Can you copy out, word for word, the lines of the items starting at the one containing "At what distance from (x=66, y=647)" and ending at the one containing "3541 centimetres", with both of those lines included?
--- START TASK INPUTS ---
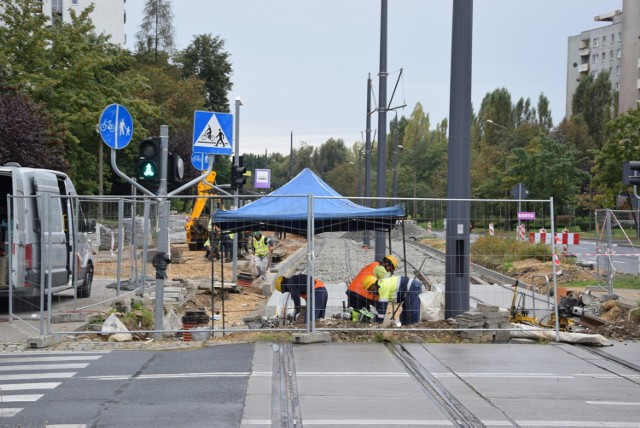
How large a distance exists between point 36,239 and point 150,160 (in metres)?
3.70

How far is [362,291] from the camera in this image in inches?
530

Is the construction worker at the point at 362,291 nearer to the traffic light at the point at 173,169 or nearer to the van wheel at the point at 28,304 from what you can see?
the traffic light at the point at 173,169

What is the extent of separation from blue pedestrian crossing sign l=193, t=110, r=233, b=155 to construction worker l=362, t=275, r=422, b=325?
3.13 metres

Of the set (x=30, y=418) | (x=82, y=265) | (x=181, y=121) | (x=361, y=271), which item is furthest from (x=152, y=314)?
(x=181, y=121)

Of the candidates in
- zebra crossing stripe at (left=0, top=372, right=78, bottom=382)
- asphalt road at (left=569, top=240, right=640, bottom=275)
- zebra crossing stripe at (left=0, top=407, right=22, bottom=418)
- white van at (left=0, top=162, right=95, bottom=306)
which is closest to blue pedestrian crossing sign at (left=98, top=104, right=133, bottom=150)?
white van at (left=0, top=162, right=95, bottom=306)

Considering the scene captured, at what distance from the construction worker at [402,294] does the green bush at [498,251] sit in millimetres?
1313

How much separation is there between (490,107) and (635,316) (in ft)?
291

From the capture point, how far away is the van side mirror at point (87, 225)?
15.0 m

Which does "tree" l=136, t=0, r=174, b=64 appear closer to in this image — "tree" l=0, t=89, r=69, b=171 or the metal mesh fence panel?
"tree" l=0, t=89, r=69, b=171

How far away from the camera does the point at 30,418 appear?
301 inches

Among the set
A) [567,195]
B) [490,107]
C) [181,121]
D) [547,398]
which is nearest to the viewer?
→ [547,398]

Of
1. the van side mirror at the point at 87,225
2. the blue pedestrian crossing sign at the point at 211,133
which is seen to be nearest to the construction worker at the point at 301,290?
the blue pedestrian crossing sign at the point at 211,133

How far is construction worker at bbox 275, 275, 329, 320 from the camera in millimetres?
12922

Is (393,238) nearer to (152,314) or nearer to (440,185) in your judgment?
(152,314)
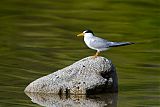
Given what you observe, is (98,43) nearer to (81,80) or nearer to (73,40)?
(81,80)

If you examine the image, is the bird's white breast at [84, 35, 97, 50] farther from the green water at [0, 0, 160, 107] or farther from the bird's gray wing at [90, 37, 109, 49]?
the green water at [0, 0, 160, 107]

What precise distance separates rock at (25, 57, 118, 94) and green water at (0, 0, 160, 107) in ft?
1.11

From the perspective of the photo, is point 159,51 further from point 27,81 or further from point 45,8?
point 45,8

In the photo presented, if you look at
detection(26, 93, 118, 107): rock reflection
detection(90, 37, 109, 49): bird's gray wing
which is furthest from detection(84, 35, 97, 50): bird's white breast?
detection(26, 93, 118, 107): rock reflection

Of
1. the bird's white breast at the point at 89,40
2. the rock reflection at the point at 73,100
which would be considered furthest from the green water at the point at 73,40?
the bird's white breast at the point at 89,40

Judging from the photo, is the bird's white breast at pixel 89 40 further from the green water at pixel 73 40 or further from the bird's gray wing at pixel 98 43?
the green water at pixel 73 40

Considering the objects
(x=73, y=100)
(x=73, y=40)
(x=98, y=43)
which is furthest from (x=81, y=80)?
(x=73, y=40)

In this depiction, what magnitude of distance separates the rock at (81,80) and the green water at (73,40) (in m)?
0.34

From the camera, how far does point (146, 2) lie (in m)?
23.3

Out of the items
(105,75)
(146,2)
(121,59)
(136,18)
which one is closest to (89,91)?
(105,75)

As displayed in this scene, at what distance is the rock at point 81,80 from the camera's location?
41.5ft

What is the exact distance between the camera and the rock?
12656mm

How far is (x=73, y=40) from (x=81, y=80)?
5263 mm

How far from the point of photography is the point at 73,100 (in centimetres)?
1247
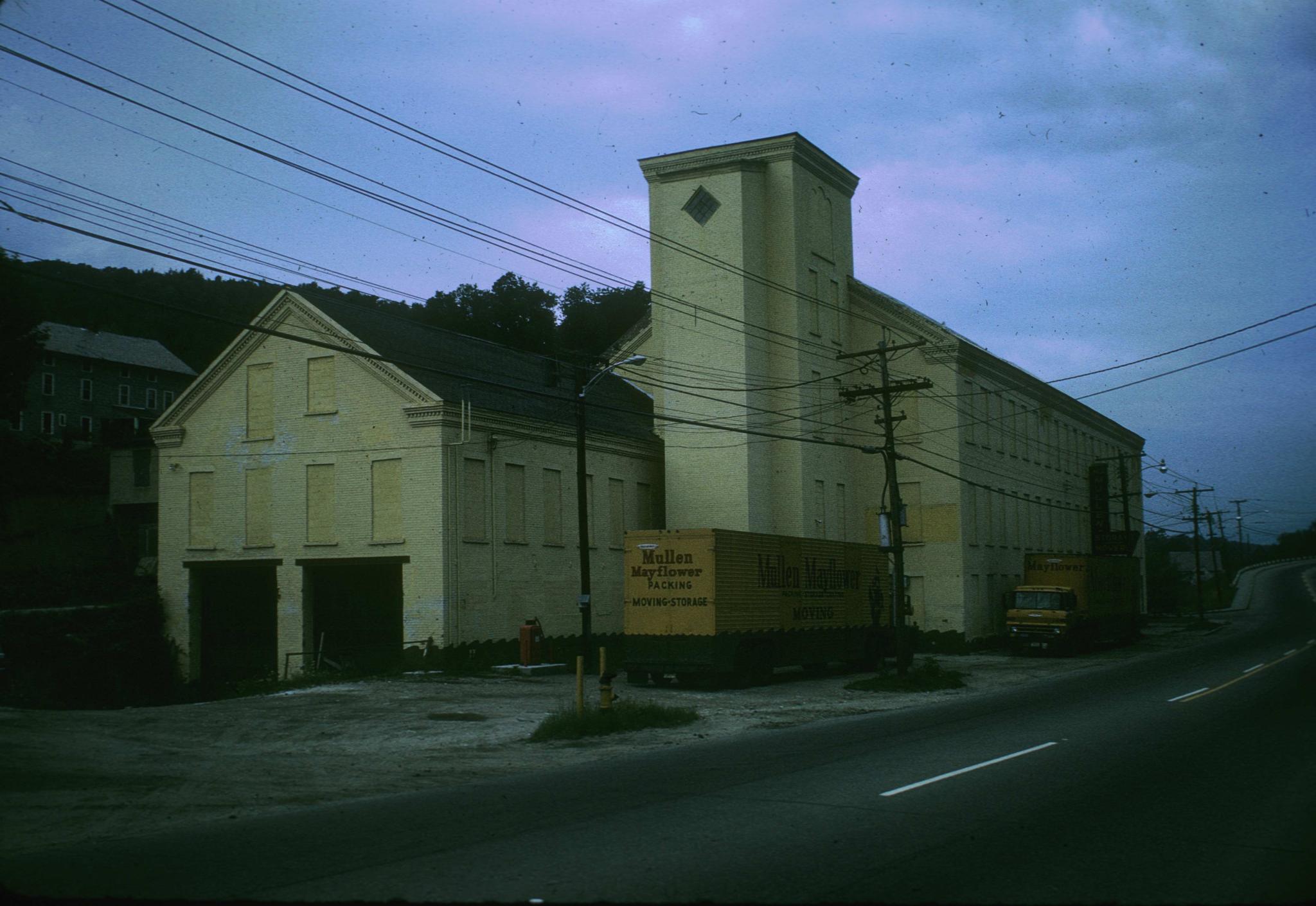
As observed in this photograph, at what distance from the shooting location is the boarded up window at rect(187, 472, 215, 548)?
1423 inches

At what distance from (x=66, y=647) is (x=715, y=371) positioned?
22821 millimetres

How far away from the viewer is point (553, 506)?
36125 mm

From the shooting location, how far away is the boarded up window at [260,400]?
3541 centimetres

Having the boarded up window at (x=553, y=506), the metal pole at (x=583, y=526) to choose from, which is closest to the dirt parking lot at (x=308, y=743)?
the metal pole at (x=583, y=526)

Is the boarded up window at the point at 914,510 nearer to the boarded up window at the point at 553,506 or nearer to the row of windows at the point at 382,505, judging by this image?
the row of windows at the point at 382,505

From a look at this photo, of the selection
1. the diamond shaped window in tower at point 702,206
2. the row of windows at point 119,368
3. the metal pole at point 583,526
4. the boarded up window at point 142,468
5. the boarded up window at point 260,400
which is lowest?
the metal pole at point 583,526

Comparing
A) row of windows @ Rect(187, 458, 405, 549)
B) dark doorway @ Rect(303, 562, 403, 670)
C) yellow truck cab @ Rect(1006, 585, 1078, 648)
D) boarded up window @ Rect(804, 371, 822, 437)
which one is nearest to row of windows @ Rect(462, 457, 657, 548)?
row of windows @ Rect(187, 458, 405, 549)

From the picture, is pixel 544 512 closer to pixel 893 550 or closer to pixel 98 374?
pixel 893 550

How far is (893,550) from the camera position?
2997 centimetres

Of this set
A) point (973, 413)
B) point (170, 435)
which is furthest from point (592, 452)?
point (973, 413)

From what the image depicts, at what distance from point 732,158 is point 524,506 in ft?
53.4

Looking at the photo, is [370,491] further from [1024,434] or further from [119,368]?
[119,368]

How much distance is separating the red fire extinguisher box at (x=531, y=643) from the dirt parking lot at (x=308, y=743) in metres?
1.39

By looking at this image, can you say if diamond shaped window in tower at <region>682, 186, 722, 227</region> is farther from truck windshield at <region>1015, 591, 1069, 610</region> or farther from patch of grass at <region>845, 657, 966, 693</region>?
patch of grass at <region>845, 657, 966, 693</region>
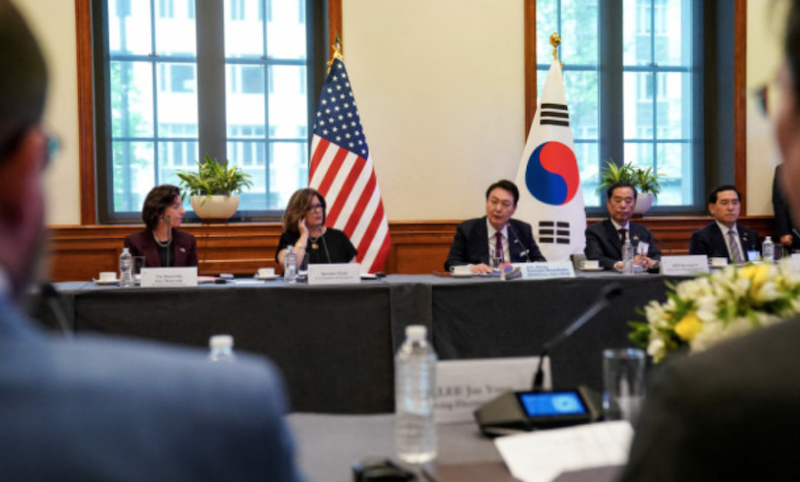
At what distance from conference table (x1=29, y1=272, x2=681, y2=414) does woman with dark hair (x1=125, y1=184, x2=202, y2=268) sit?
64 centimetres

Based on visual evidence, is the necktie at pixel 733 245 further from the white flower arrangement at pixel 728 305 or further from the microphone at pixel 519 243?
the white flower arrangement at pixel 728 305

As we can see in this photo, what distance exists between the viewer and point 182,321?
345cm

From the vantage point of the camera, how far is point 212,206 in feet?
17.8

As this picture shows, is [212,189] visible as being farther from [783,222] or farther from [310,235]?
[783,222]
--- END TASK INPUTS ---
--- START TASK INPUTS ---
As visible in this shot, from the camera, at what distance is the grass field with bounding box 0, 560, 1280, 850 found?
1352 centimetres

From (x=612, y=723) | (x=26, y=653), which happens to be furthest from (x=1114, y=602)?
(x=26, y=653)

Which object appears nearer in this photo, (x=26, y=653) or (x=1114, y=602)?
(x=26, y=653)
--- END TASK INPUTS ---
→ **THE OUTPUT**:
At what distance from (x=66, y=647) is (x=715, y=371) positioned?
22821 millimetres

How far away from the viewer is point (553, 506)?
36125 mm

From the shooting location, how far away is the boarded up window at [260,400]?
3541 centimetres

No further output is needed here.